Die aktuelle Energiekrise sorge für ein echtes Hemmnis in punkto Energiewandel. Zudem gebe es spürbar weniger Handel mit China und es sei mehr Geld für Rüstung und Verteidigung nötig. Natürlich gebe es auf der anderen Seite auch Chancen, so etwa, dass mehr Tempo bei der Dekarbonisierung unternommen würde und Migration auch positive Effekte auf den Arbeitsmarkt habe, sofern Länder die Chance auch nutzen. Gerade im Tourismus würden Migranten einen wichtigen Faktor darstellen. Auch der demografische Wandel zeige große Chancen – die Baby-Boomer hätten nämlich vielfach mehr Geld, das es auszugeben gelte. Die Folgen der Automatisierung sieht Fuest als eher gering im Hinblick auf die Branche an, da sie ein Service-Business sei und Menschen vergleichsweise eher schwer zu ersetzen.

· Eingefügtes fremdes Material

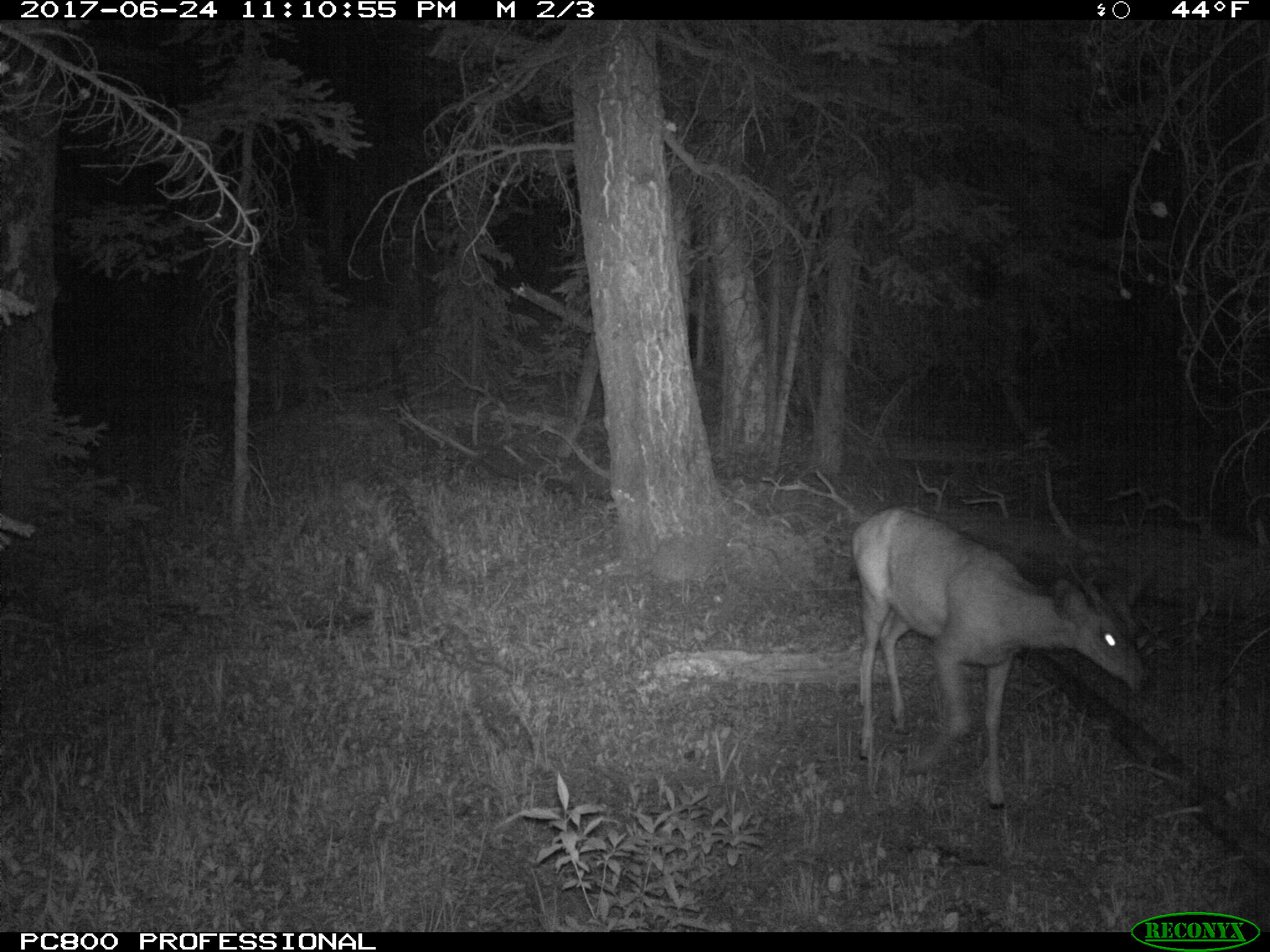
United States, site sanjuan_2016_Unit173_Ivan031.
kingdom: Animalia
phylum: Chordata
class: Mammalia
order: Artiodactyla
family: Cervidae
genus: Odocoileus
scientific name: Odocoileus hemionus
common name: mule deer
Odocoileus hemionus (mule deer).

Insgesamt müsse die Branche nun sehen, wie sie zu einer stabileren Situation zurückkehren könne. Sie müsse sich aber auch auf Szenarien vorbereiten, falls dies nicht gelingt. Entsprechend bräuchten wir mehr Flexibilität und Resilienz etwa durchzunehmende Produktvielfalt für alle Budgets.

Beim wichtigen Thema Nachhaltigkeit betonte der ifo-Präsident, dass zwar viele Menschen gesteigertes Interesse an ihr zeigen würden, sie oftmals aber nicht bereit zu entsprechenden Opfern seien. Unternehmen würden vielfach Mantras wiederholen oder Greenwashing betreiben, oft aber nicht die wirklichen Probleme angehen. Das Thema schaffe enorm viel Bürokratie, aber häufig zu wenig konkrete Maßnahmen.

Eine Frage aus dem Publikum beschäftigte sich mit dem Thema Migration. Sie möge für uns arbeitsmarkttechnisch zwar gut sein, ziehe dem globalen Süden aber „Manpower“ ab. Dem stimmte Clemens Fuest in Teilen durchaus zu. Meist würden junge Fachkräfte und gut Ausgebildete arme Länder verlassen, da entstehe für andere das Gefühl, zurückgelassen zu werden. Deutschland halse sich generell zu viel auf, Länder stabilisieren zu wollen, so Fuest. Die Integration im eigenen Lande sei als Aufgabe schon groß genug.

Zuletzt ging es noch einmal um das Thema Inflation und eine mögliche Empfehlung, wie Unternehmen mit ihr umgehen sollten. Sollten sie Preise erhöhen? Sollte Tourismus damit womöglich zum Luxusgut werden? Klar sei – so Fuest – dass die Inflation nicht mehr so schnell verschwinde. Nach dem aktuellen Nachholbedarf beim Reisen komme sicher eine schwierigere Zeit. Den Babyboomern mit mehr verfügbarem Einkommen stünden künftig viele Menschen gegenüber, die ihre Ausgaben für Reisen auf die eine oder andere Art reduzieren müssen – auch wenn sich dies jetzt womöglich zeige.